Hedefler ::
[A] Seçilen metinde özel adıyla anılan bütün kişileri sıralayın.
[B] Seçilen metnin "Mustafa Kemâl’in hastalığı, ölümü, cenâzesi" sözleriyle başlayıp "makalelerimizde tafsîl etmiştik." sözleriyle biten kısmını, bu son sözler de dahil olmak üzere, olduğu gibi tekrarlayın.

Seçilen Metin ::
# # # #

Mustafa Kemâl’in hastalığı, ölümü, cenâzesi 139

Zındık Şâir (Behçet Kemâl Çağlar), o, sağken de, ölüyken de, onun hakkında birçok perestiş şiiri, hattâ Süleyman Çelebi'nin Muhammedî Mevlid'ine nazîre olarak Kemalist Mevlid neşretti ve bunlar için Kemalist Rejim tarafından taltîf edildi. Dahası, o, Kemalist Rejimin resmî şâiri mesâbesinde idi. Efendi'sinin sipârişi üzerine, namazlarda okunmak üzere, bâzı Sûrelere nazîre yazmış, fakat “Ebedî Şef”in ölümüyle Kemalist Dîn İnkılâbı tamâmlanamayınca, bilâhare, Aralık 1965'de, bunları, Milliyet gazetesinde, “Kur'ân-ı Kerîm'den İlhâmlar” başlığı altında neşretmişti. Bu husûsları “Mustafa Kemâl Kur'ân-ı Kerîm'e Nazîre Yazdırmıştı” ve “Mustafa Kemâl'in Âilesi Dîndâr mıydı?” başlıklı makalelerimizde tafsîl etmiştik.

- Mustafa Kemâl'in sağlığında birçok şâir ve nâsir (meselâ yukarıda zikrettiğimiz Yaşar Nabi Nayır), Zındık Şâir'inkine benzer müfrit medhiyeler, taabbüd metinleri neşretmişler ve Kemalist Rejimin iltifâtına mazhar olmuşlardı. (Bunların mühim bir kısmı, Halkevleri'nin nâşiriefkârı Ülkü mecmûasında intişâr etmiştir.) Bugün resmî edebiyat târihi kitaplarında kendilerine yer verilen, öne çıkarılan edîblerin büyük bir kısmı, bu cinsden kimselerdir.

# # # #

Verilen Bilgiler ::
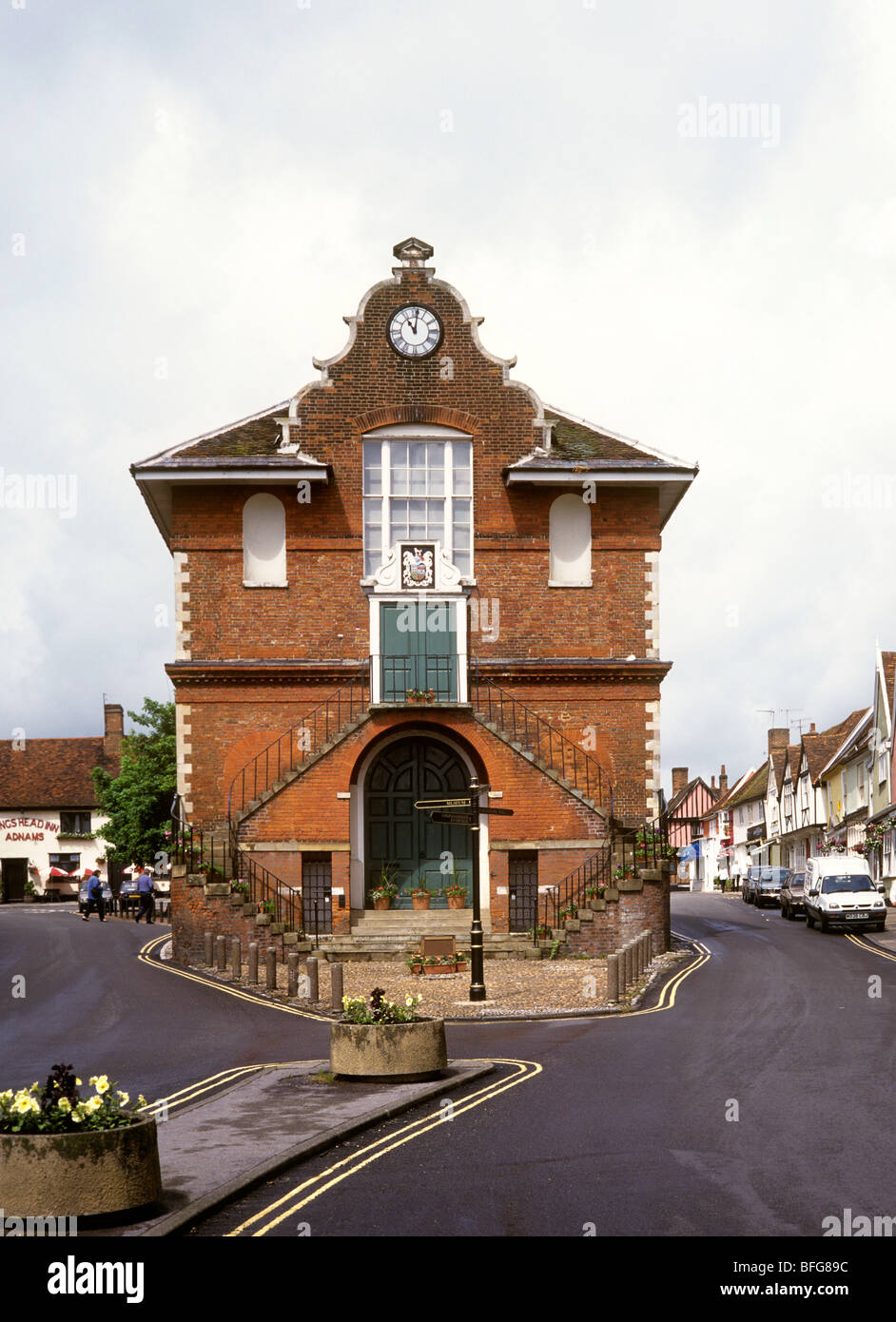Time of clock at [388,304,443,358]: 11:01
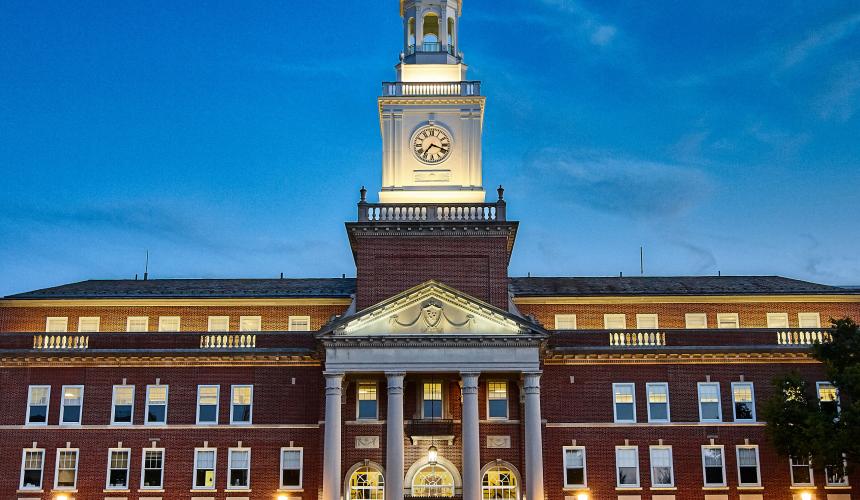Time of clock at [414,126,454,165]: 7:18
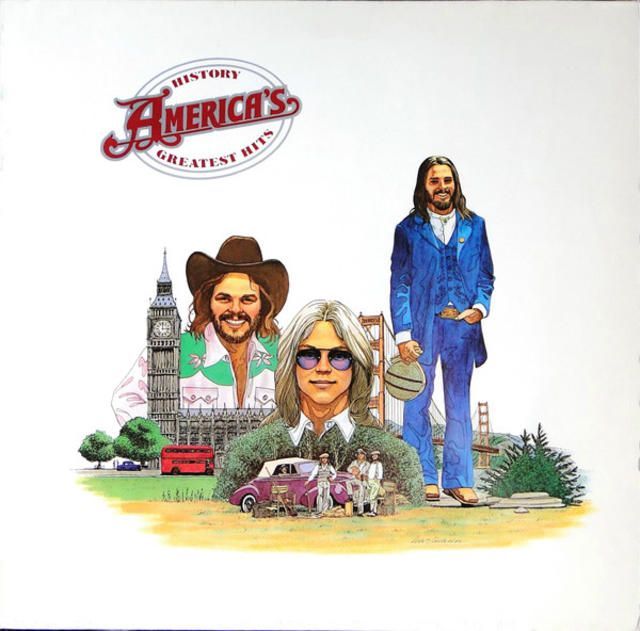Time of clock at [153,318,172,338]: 2:59
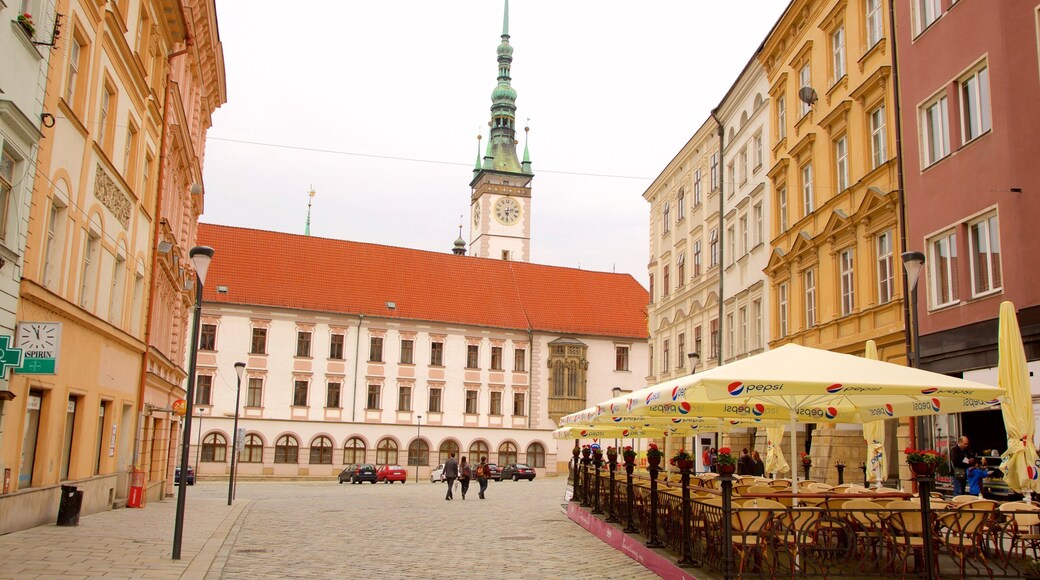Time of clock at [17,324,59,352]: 11:55
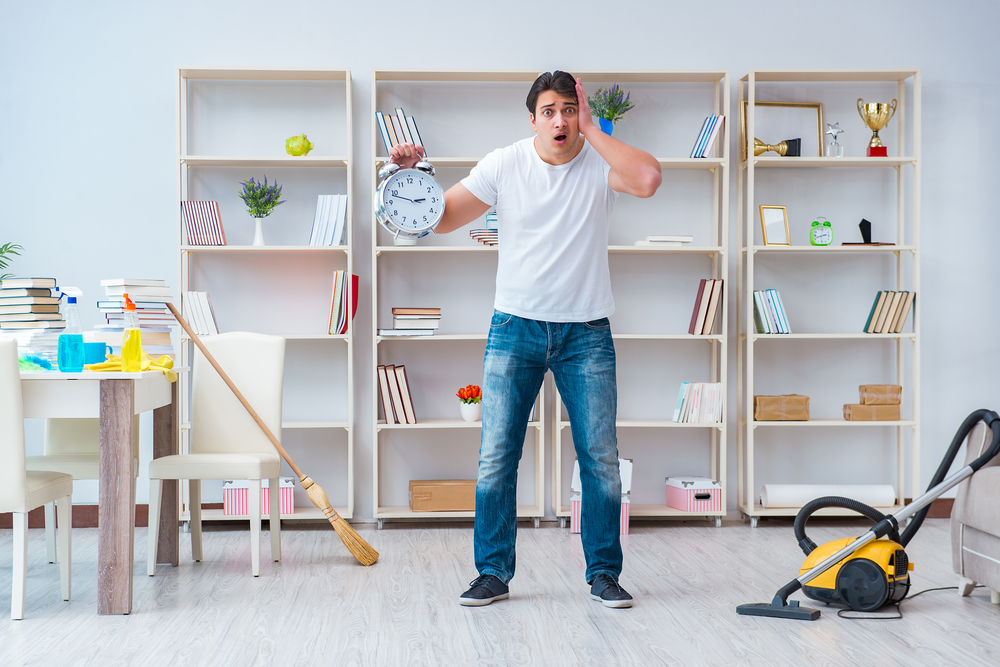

# # # #

Alıştırma Sonuçları ::
[A] Seçilen metinde özel adıyla anılan kişiler Mustafa Kemâl, Behçet Kemâl Çağlar, Süleyman Çelebi ve Yaşar Nabi Nayır'dır.

[B]
Mustafa Kemâl’in hastalığı, ölümü, cenâzesi 139

Zındık Şâir (Behçet Kemâl Çağlar), o, sağken de, ölüyken de, onun hakkında birçok perestiş şiiri, hattâ Süleyman Çelebi'nin Muhammedî Mevlid'ine nazîre olarak Kemalist Mevlid neşretti ve bunlar için Kemalist Rejim tarafından taltîf edildi. Dahası, o, Kemalist Rejimin resmî şâiri mesâbesinde idi. Efendi'sinin sipârişi üzerine, namazlarda okunmak üzere, bâzı Sûrelere nazîre yazmış, fakat “Ebedî Şef”in ölümüyle Kemalist Dîn İnkılâbı tamâmlanamayınca, bilâhare, Aralık 1965'de, bunları, Milliyet gazetesinde, “Kur'ân-ı Kerîm'den İlhâmlar” başlığı altında neşretmişti. Bu husûsları “Mustafa Kemâl Kur'ân-ı Kerîm'e Nazîre Yazdırmıştı” ve “Mustafa Kemâl'in Âilesi Dîndâr mıydı?” başlıklı makalelerimizde tafsîl etmiştik.